__MATERIAL FOR THE TASK__

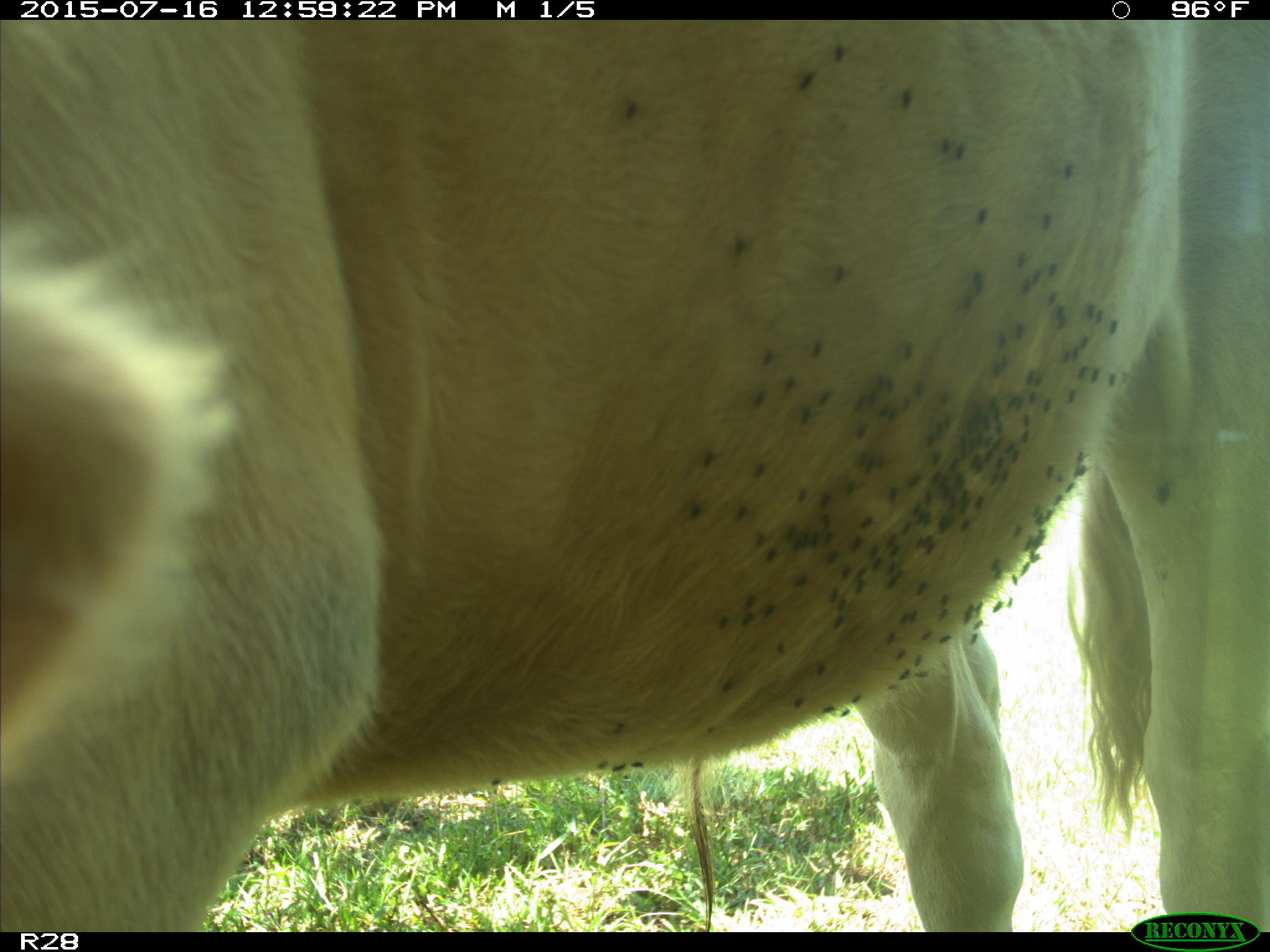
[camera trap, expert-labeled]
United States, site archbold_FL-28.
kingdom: Animalia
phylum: Chordata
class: Mammalia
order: Artiodactyla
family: Bovidae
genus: Bos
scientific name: Bos taurus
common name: domestic cow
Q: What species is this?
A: Bos taurus (domestic cow).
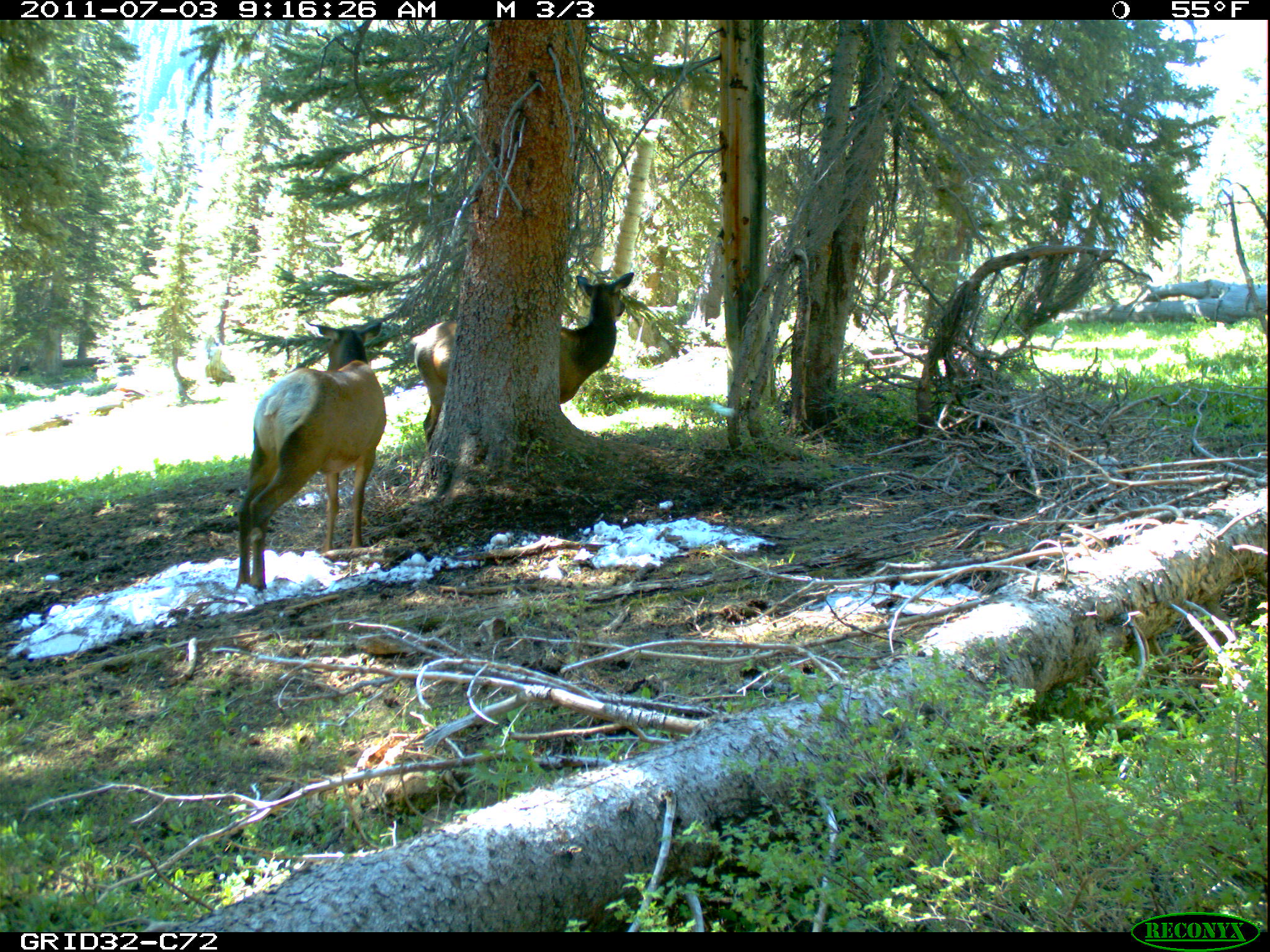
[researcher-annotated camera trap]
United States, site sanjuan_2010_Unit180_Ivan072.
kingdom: Animalia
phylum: Chordata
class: Mammalia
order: Artiodactyla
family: Cervidae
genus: Cervus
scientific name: Cervus elaphus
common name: red deer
Cervus elaphus (red deer).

__THE PROBLEM__
What is needed is the data above, retyped exactly, with every picture left out.

__RESPONSE AREA__
[camera trap, expert-labeled]
United States, site archbold_FL-28.
kingdom: Animalia
phylum: Chordata
class: Mammalia
order: Artiodactyla
family: Bovidae
genus: Bos
scientific name: Bos taurus
common name: domestic cow
Q: What species is this?
A: Bos taurus (domestic cow).
[researcher-annotated camera trap]
United States, site sanjuan_2010_Unit180_Ivan072.
kingdom: Animalia
phylum: Chordata
class: Mammalia
order: Artiodactyla
family: Cervidae
genus: Cervus
scientific name: Cervus elaphus
common name: red deer
Cervus elaphus (red deer).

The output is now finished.